15 maggio 2014, 09:14

Vivicittà, il cuore oltre le sbarre di via Burla

Vivicittà entra in carcere e abbatte idealmente le barriere tra la città e il penitenziario di via Burla. Mercoledì mattina si è tenuta la consueta gara podistica a cui hanno partecipato un gruppo di detenuti, alcuni studenti dell’istituto Giordani, atleti dell’Uisp e una delegazione di dipendenti della Fondazione Cariparma. Testimonial dell’iniziativa il runner Paolo Bucci, della polisportiva Torrile, che partecipa ormai da alcuni anni all’iniziativa promossa da Azienda Usl, istituti penitenziari e Uisp in collaborazione con la Fondazione Cariparma. «Partecipo sempre volentieri a questa gara – ha spiegato – perché si tratta di un momento che arricchisce, nel quale condividere gioia e relax assieme ai detenuti. In passato guardavo il carcere con freddezza, ora invece nutro grande rispetto verso questo luogo».

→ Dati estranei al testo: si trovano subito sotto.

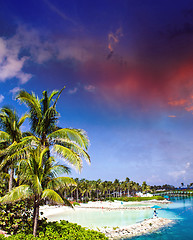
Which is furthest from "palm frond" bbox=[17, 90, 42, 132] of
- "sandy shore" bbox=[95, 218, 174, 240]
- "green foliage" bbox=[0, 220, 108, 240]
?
"sandy shore" bbox=[95, 218, 174, 240]

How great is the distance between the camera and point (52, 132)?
880 centimetres

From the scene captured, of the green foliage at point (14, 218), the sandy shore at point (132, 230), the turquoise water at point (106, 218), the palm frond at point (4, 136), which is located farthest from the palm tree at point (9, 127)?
the turquoise water at point (106, 218)

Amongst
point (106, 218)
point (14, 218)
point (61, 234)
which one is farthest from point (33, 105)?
point (106, 218)

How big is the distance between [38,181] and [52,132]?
91.7 inches

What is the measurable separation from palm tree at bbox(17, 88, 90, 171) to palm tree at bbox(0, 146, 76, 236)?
525 millimetres

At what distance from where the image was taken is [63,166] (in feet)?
27.4

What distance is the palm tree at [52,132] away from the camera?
8.20 metres

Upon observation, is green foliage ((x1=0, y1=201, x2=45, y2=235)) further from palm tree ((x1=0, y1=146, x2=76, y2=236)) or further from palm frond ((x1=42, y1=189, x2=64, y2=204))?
palm frond ((x1=42, y1=189, x2=64, y2=204))

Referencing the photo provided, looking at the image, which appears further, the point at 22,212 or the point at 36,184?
the point at 22,212

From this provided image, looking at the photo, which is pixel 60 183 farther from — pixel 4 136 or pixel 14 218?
pixel 4 136

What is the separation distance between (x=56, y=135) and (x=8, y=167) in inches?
151

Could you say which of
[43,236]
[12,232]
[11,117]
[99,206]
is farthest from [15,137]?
[99,206]

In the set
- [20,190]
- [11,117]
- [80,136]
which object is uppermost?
[11,117]

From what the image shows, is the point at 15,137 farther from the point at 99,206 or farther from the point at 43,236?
the point at 99,206
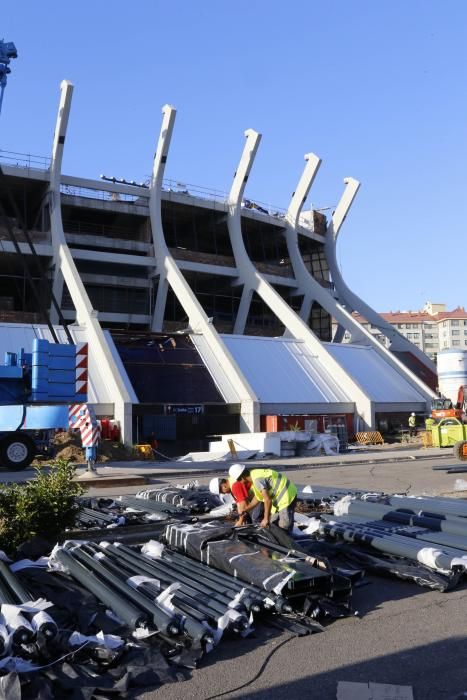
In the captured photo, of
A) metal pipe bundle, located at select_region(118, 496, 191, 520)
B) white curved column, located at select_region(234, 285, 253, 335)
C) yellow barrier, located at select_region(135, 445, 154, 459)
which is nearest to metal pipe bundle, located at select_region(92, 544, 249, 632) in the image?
metal pipe bundle, located at select_region(118, 496, 191, 520)

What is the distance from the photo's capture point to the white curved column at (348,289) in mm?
46125

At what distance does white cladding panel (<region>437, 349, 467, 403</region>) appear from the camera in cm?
3284

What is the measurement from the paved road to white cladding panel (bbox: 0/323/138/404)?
833 inches

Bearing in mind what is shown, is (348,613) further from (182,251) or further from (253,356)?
(182,251)

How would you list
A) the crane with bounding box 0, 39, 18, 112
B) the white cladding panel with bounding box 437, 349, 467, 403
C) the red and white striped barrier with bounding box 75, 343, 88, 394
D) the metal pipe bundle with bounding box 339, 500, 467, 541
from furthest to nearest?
the white cladding panel with bounding box 437, 349, 467, 403 < the crane with bounding box 0, 39, 18, 112 < the red and white striped barrier with bounding box 75, 343, 88, 394 < the metal pipe bundle with bounding box 339, 500, 467, 541

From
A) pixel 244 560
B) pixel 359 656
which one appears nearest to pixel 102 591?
pixel 244 560

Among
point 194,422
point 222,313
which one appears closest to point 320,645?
point 194,422

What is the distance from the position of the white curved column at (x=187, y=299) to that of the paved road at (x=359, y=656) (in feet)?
74.2

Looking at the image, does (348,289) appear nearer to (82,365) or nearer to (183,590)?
(82,365)

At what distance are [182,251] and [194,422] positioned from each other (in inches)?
585

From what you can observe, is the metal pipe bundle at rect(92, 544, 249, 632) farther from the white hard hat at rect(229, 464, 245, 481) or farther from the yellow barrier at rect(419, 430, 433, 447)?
the yellow barrier at rect(419, 430, 433, 447)

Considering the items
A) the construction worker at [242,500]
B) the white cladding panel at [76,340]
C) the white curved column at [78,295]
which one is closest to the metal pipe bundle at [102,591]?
the construction worker at [242,500]

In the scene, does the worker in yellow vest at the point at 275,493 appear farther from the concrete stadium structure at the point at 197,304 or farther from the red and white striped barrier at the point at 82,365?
the concrete stadium structure at the point at 197,304

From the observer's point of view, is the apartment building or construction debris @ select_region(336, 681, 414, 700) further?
the apartment building
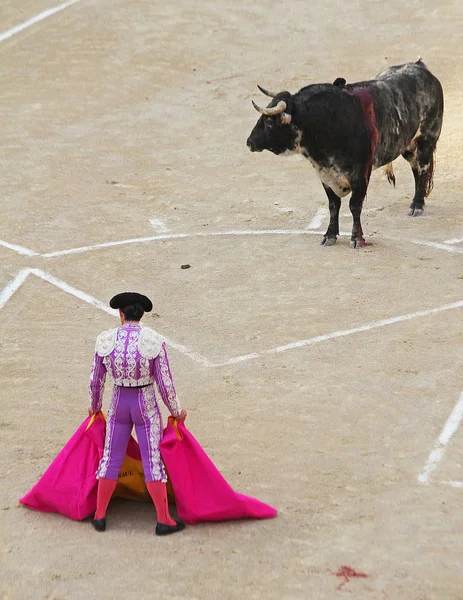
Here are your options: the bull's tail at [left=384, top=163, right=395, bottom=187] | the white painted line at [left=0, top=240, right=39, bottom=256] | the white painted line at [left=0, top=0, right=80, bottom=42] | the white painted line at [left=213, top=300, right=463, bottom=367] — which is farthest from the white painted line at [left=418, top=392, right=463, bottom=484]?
the white painted line at [left=0, top=0, right=80, bottom=42]

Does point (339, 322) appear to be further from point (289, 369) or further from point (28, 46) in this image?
point (28, 46)

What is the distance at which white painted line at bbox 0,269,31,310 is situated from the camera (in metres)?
11.5

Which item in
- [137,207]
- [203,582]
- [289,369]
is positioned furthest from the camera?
[137,207]

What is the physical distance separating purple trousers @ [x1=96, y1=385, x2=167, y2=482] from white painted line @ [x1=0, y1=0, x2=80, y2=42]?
14194mm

Presenti alla corsa anche una decina di studenti del Giordani. «Siamo qui – hanno sottolineato Rosanna, Marina, Giada e Miriana – perché volevamo conoscere la realtà del carcere e fare qualcosa di buono per i detenuti. E’ stata una bella esperienza, che fa riflettere su cosa significa vivere in questo luogo».
Ha partecipato alla gara podistica anche Luigi Amore, segretario generale della Fondazione Cariparma, che ha guidato la delegazione di dipendenti. «La Fondazione partecipa al progetto da anni – ha rimarcato – perché crede fortemente nell’importanza di non isolare i detenuti per favorirne la rieducazione. Abbiamo deciso di partecipare alla corsa anziché limitarci a finanziare l’iniziativa, per testimoniare quanto ci stia a cuore questo progetto».

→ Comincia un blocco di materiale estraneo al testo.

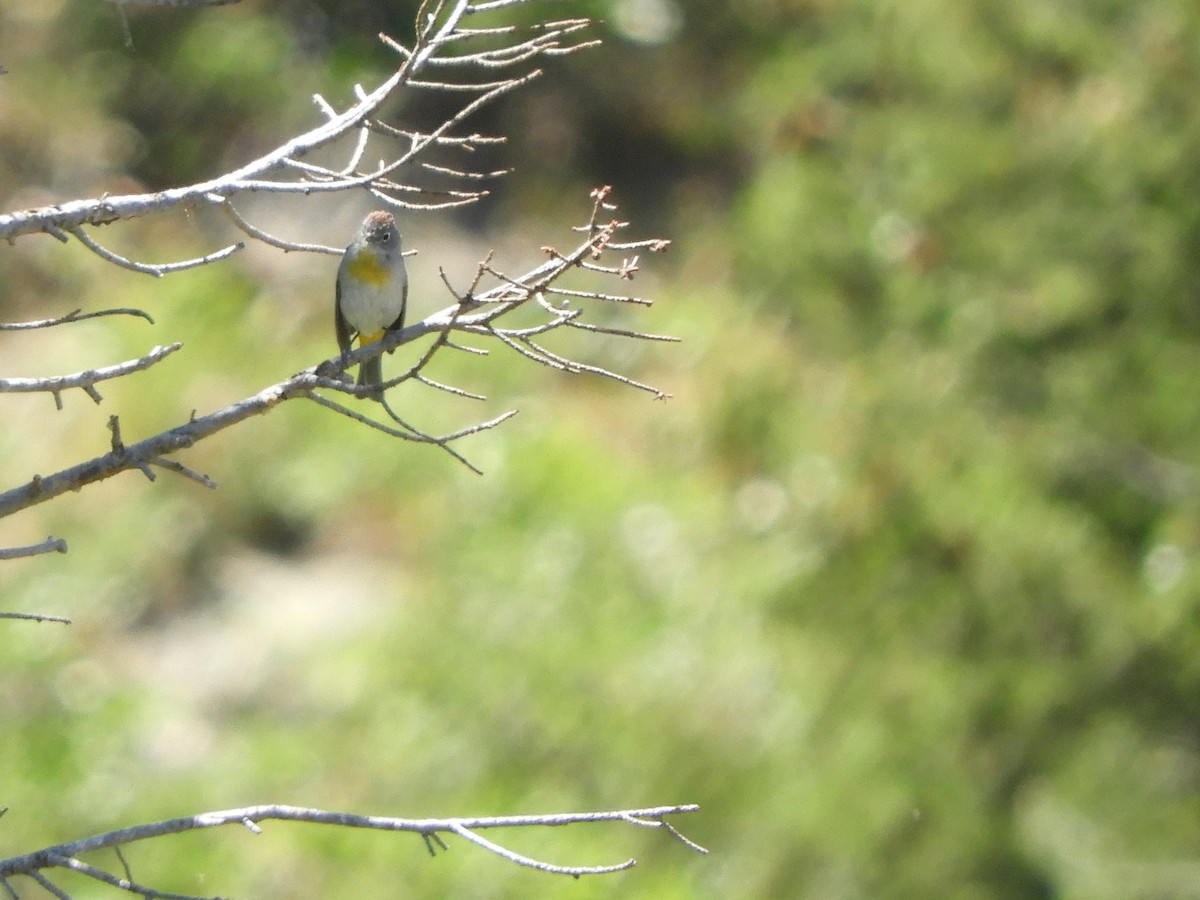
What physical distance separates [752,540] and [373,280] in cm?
425

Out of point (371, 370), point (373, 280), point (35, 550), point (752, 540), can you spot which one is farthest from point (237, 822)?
point (752, 540)

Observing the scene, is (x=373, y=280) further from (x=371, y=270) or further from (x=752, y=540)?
(x=752, y=540)

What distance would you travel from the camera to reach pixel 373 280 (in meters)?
5.34

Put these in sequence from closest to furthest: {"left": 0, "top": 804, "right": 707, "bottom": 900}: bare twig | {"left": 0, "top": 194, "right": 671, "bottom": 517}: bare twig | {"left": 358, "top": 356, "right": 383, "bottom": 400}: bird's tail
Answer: {"left": 0, "top": 804, "right": 707, "bottom": 900}: bare twig, {"left": 0, "top": 194, "right": 671, "bottom": 517}: bare twig, {"left": 358, "top": 356, "right": 383, "bottom": 400}: bird's tail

Francesco Ciusa, direttore dell’unita operativa salute nelle carceri, ha sottolineato come «grazie a queste iniziative la città entra nel carcere e favorisce l’integrazione sociale dei detenuti». L’iniziativa rientra nel progetto «La promozione del benessere psicofisico negli istituti penitenziari».
«L’attività sportiva – ha dichiarato Lucia Monastero, vice direttore dell’istituto penitenziario – è sempre molto apprezzata dai detenuti. Vivicittà è ormai un appuntamento fisso di grande importanza per la nostra realtà». Presenti all’iniziativa anche i rappresentanti di vari enti e realtà che hanno aderito all’iniziativa.